What the exercise asks:
Please print exactly the lines from the one containing "日式庭院:智积院(四)" through the last line of the records, and only those. Leave out any pictures.

### Provided material ###

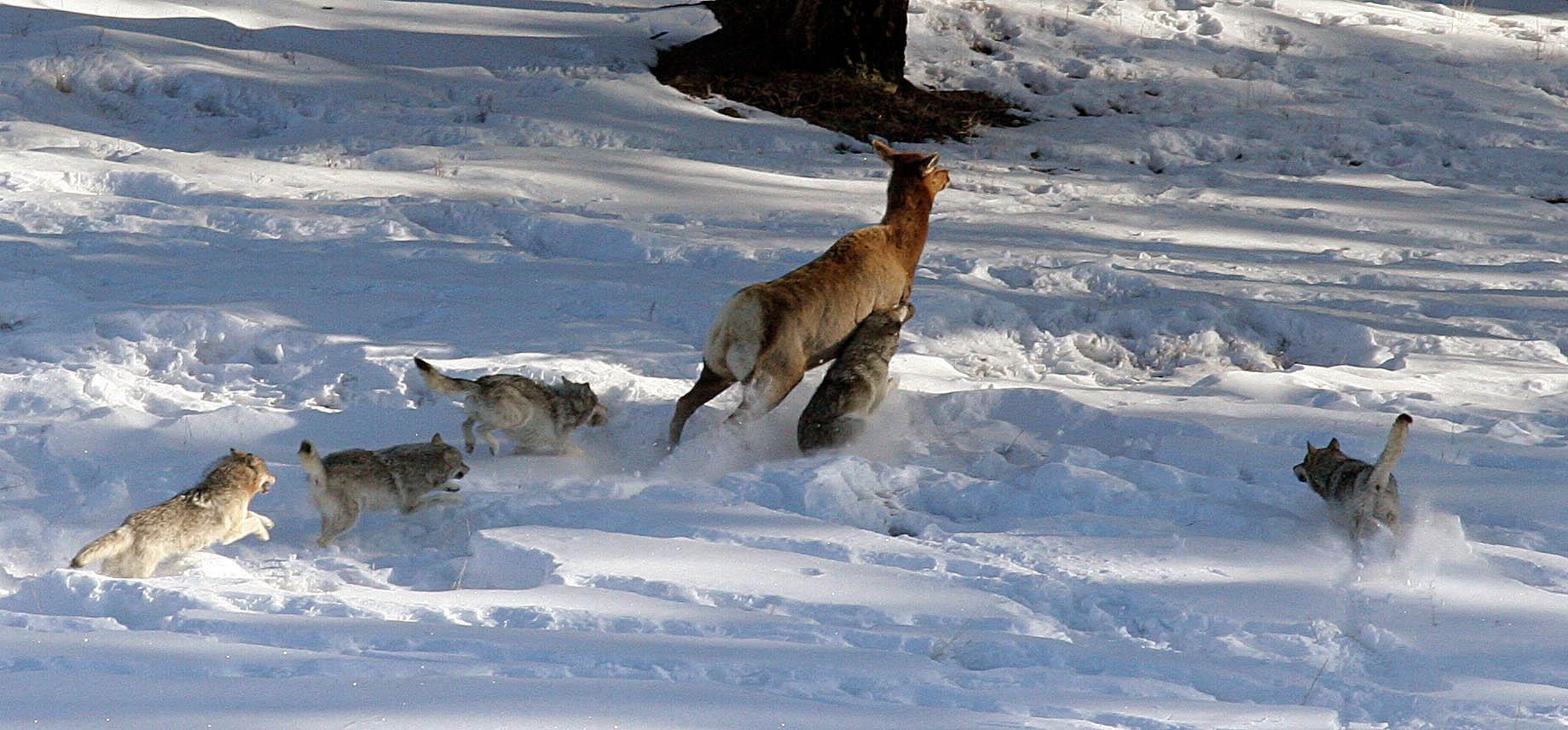 President Trump Signs Bill Lifting Ban on 'Predator Control' Hunting Practices in Alaska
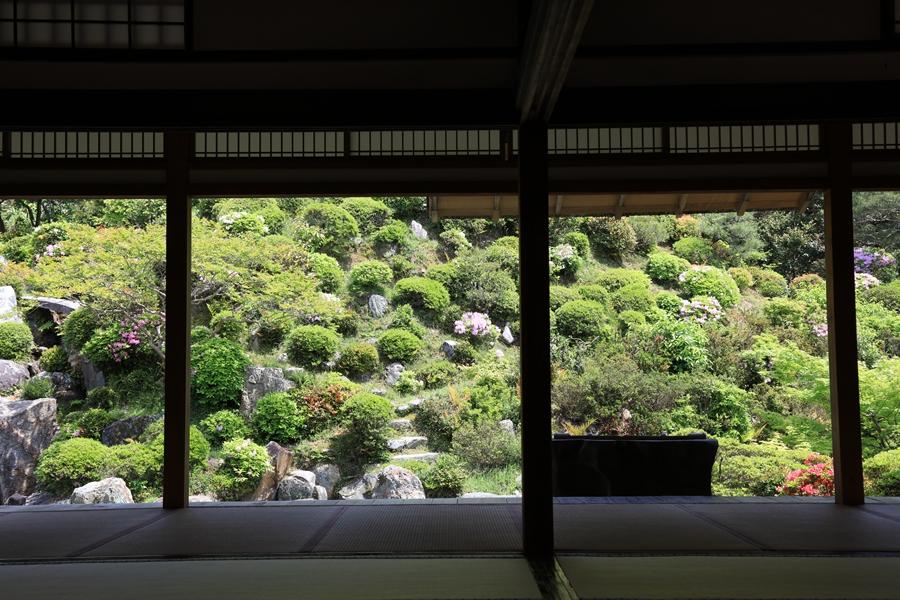 日式庭院:智积院(四)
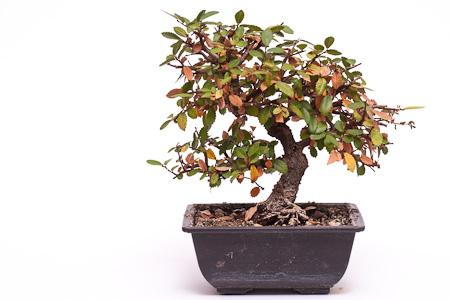 """Chinesische Ulme (Ulmus parvifolia """"Thaiwan"""") umtopfen"""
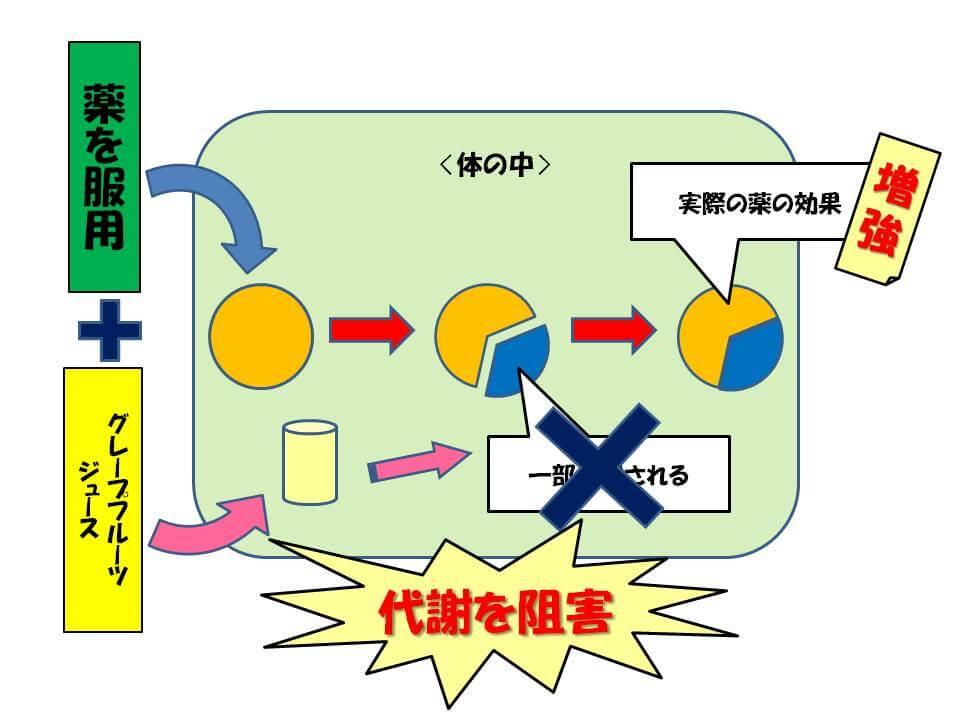 薬の相互作用(図2)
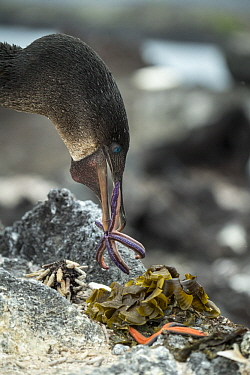 Flightless Cormorant (Phalacrocorax harrisi) carrying sea star as nesting material, Punta Albemarle, Isabela Island, Galapagos Islands, Ecuador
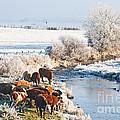 Cattle In Winter by Liz Leyden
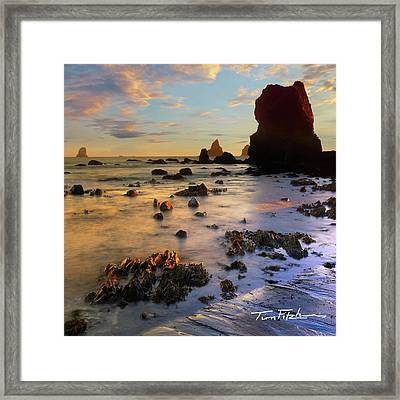 Paradise On Earth Framed Print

###

Task response:
 日式庭院:智积院(四)
 """Chinesische Ulme (Ulmus parvifolia """"Thaiwan"""") umtopfen"""
 薬の相互作用(図2)
 Flightless Cormorant (Phalacrocorax harrisi) carrying sea star as nesting material, Punta Albemarle, Isabela Island, Galapagos Islands, Ecuador
 Cattle In Winter by Liz Leyden
 Paradise On Earth Framed Print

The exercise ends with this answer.